Vocals of Alex are his best work so far. He didn’t provide any one-dimensional murmurs and feeble moans. No, his throat spits the venom all the time, mainly deep gutturals and insane growls. And what is more I cannot imagine this band without Alex. The band itself confirmed my opinion about that inviting Miguel Angel from Remains to do lead vocals on “Xinechtemotlalli Campa Tletl”. He has completely different kind of deathly voice, yet he sings in one way, a bit similar to the early F. Mullen. And as long as Angel perfectly fits to his killing band, here is simply weaker than Alex’s great power.

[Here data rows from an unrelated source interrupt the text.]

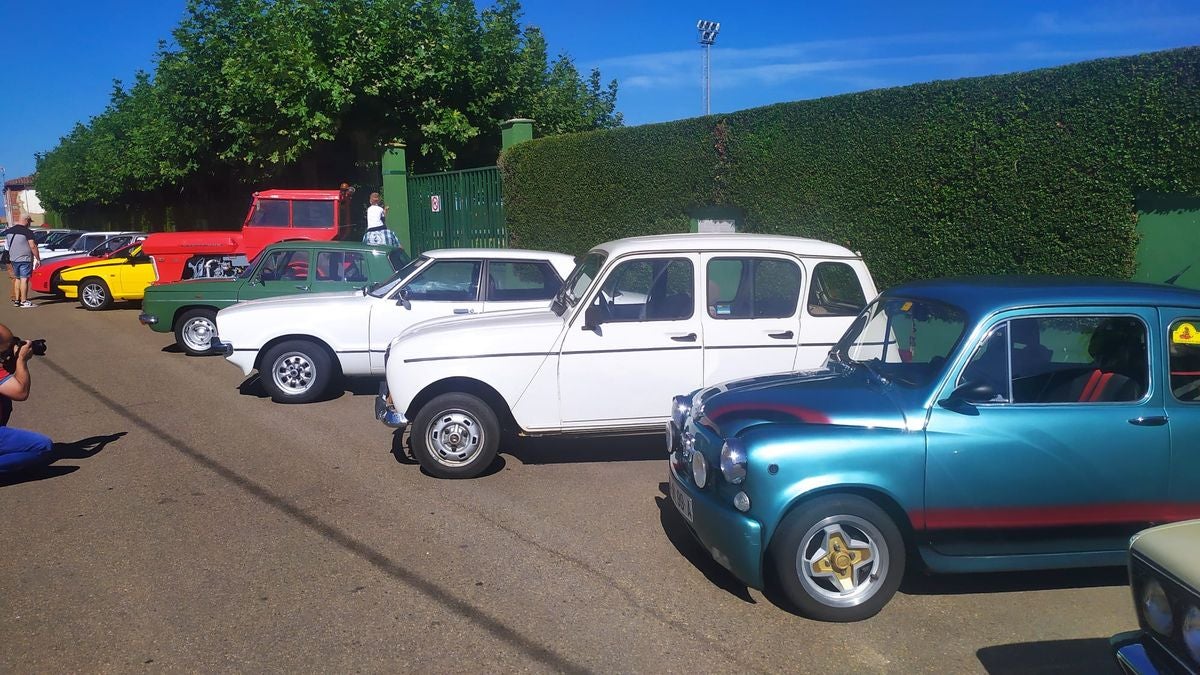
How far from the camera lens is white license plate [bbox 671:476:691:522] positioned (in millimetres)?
4777

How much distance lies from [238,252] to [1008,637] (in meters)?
15.3

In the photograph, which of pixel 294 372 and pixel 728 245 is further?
pixel 294 372

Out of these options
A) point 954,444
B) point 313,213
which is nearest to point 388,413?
point 954,444

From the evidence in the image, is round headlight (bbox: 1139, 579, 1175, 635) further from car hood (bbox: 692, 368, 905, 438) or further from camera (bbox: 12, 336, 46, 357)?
camera (bbox: 12, 336, 46, 357)

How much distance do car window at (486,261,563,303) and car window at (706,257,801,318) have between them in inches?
102

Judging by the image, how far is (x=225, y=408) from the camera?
941 cm

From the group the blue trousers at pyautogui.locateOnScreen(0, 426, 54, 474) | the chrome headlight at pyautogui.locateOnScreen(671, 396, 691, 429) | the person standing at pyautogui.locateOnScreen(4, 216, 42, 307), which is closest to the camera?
the chrome headlight at pyautogui.locateOnScreen(671, 396, 691, 429)

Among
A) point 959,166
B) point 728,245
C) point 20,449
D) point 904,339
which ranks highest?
point 959,166

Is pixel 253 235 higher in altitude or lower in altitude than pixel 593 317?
higher

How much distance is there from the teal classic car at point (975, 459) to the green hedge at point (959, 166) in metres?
3.77

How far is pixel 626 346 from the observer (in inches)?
263

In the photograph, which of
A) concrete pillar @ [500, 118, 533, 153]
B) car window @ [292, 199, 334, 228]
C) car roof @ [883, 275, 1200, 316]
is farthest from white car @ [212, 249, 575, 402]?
car window @ [292, 199, 334, 228]

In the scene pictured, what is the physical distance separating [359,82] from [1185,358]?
17.2 m

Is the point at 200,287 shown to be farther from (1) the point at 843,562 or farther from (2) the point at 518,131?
(1) the point at 843,562
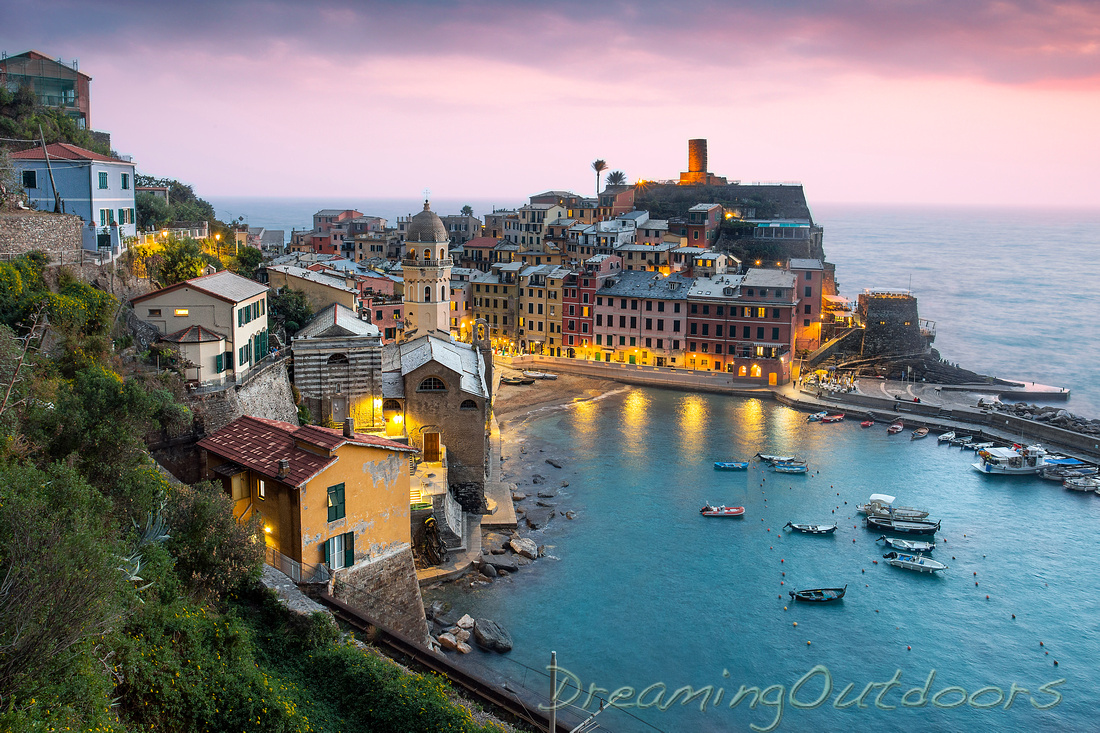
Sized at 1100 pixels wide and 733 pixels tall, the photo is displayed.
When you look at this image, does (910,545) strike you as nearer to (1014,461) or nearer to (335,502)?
(1014,461)

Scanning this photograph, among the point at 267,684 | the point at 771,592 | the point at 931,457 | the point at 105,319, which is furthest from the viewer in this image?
the point at 931,457

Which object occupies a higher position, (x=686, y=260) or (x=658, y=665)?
(x=686, y=260)

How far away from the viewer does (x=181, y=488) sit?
1574 cm

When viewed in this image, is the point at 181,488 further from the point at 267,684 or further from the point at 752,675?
the point at 752,675

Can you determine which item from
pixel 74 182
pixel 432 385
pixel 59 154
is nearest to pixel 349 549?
pixel 432 385

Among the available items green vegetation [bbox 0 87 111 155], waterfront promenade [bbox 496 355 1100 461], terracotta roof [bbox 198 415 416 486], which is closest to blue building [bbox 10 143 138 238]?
green vegetation [bbox 0 87 111 155]

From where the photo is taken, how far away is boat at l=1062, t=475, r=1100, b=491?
37.0m

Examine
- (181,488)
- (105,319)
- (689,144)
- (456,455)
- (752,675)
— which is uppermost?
(689,144)

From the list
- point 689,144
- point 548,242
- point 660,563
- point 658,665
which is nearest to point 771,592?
point 660,563

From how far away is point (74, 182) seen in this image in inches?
1020

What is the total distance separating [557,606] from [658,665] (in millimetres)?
3830

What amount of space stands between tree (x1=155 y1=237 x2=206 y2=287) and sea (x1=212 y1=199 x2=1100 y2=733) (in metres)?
13.9

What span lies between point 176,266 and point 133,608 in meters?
19.4

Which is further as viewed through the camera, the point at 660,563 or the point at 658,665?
the point at 660,563
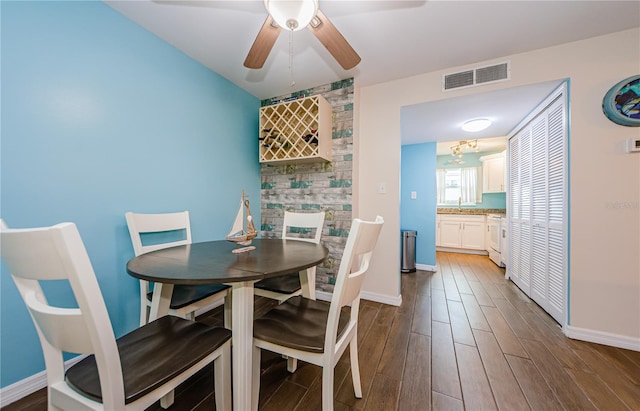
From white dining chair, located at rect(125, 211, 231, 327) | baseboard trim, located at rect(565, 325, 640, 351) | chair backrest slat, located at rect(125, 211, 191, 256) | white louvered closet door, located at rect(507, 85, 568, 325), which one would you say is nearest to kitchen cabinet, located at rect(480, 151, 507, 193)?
white louvered closet door, located at rect(507, 85, 568, 325)

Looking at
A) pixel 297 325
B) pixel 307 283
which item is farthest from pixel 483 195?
pixel 297 325

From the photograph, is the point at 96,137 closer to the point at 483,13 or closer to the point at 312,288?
the point at 312,288

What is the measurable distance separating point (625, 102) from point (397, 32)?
1733mm

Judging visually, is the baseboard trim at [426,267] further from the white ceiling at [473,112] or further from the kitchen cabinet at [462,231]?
the white ceiling at [473,112]

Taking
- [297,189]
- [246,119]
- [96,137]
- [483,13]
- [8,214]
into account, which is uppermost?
[483,13]

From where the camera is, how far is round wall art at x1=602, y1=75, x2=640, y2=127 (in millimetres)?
1645

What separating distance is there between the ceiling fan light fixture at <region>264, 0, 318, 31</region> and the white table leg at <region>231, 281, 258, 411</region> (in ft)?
4.35

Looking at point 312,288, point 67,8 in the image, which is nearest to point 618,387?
point 312,288

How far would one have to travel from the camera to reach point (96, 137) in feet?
4.95

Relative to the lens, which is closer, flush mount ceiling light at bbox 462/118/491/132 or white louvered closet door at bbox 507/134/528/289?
flush mount ceiling light at bbox 462/118/491/132

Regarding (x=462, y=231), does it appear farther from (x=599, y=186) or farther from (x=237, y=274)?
(x=237, y=274)

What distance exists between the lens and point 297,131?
8.25 ft

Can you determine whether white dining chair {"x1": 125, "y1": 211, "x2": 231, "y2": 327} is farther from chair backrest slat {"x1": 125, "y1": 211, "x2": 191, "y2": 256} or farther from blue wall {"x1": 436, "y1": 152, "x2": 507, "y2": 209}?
blue wall {"x1": 436, "y1": 152, "x2": 507, "y2": 209}

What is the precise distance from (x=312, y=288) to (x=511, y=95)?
2561mm
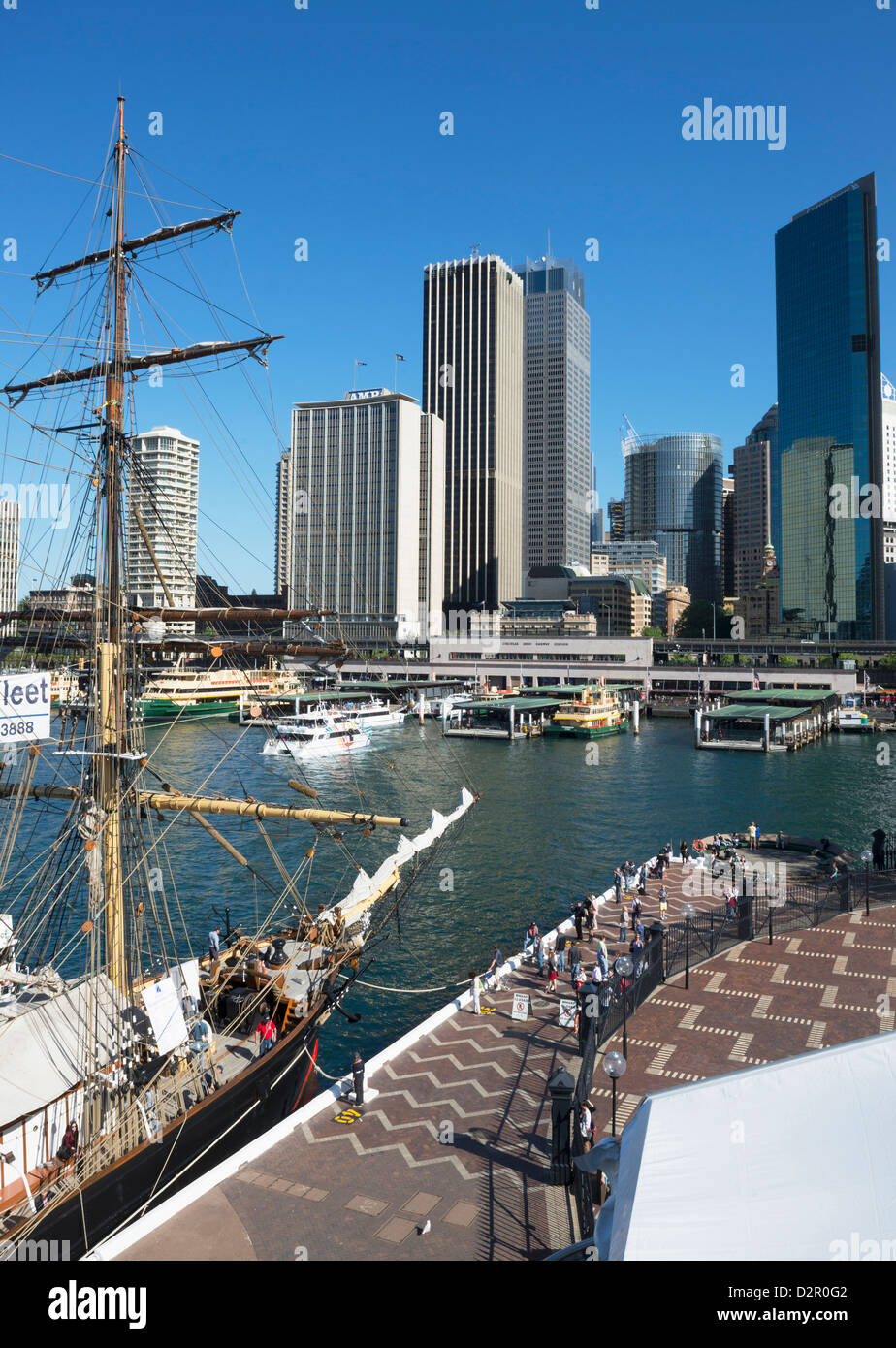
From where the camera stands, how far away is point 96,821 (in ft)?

I know, the musicians try to do some new tricks and the second guest person on the board is Manuel Ricardo Pilón, professor of ethnomusicology “Tlacamictiliztli Ohtlipa” which is in fact an introduction with pre-Hispanic stuff that perfectly fits to the Xipe Totec catalogue. To put it briefly, he created the most sensitive song in the Xipe Totec history, of course not counting intro and outro from the debut.
The separate thing striking from the last part of “Miquian” are three tracks that complete the whole. They’re not any throw-out from “Prehispanic Beg”, there are just songs recorded back then and now put on cd by Martin. And they’re brilliant! In the vein of Cannibal Corpse best effort “Tomb of the Mutilated” or “The Bleeding” albums and some first Suffocation classics with marked and precise touch of Xipe Totec ripping death metal might. Smashing and broken tempos, Mictlan-like gutturals, as sharp as a razor guitar tones and bone breaking bass… the same enthusiastic feelings as before with the first listens to the band. And if I mentioned US influences, the opening tunes of “Yaotl” are pure old school Sweden worship. Desultory, Gorement, yes, crews like that, believe me. With “Eztli” and “Tlacamacazqui”, it is a perfect supplement to the history of Xipe Totec, to the memorable times of the debut. And if in most of cases bonus tracks are rather a factor that lows the final mark, here, also comparing to the ending awful Sepultura cover from the predecessor, I can only listen to those crushers delightedly. Yes, I’m not wrong, I can feel the breath of mightful Huitzilopochtli who prepossessed Martin to raise these songs from the dead. There’s no other way!
Summing the things up, the Mexicans carried all before one. The music itself of this killing duo didn’t lose quality. And I’m just speechless while listening to this newest offer and admiring each piece of sound. But again, I am not surprised at all as “Miquian” didn’t change anything, however I cannot give the maximal rating this time (unlike “Eztlacuani” review) due to aforementioned “Xinechtemotlalli Campa Tletl” and its vocal lines. In addition I have to point out on track “Tlaxicoliztli” and its ending part that has been silenced during fine guitar lead unfortunately. And maybe I’m stickling now but I have to be sincere to the bone: Xipe Totec has been belonged to my beloved bands since the ages and I built an altar for them at my home many years ago, but it doesn’t mean I became a blind fanboy or what.
“Miquian” is a power from the heirs of Acamapichtli. “Miquian” is a power similar to dismembering of Coyolxauhqui at the Coatepec mountain.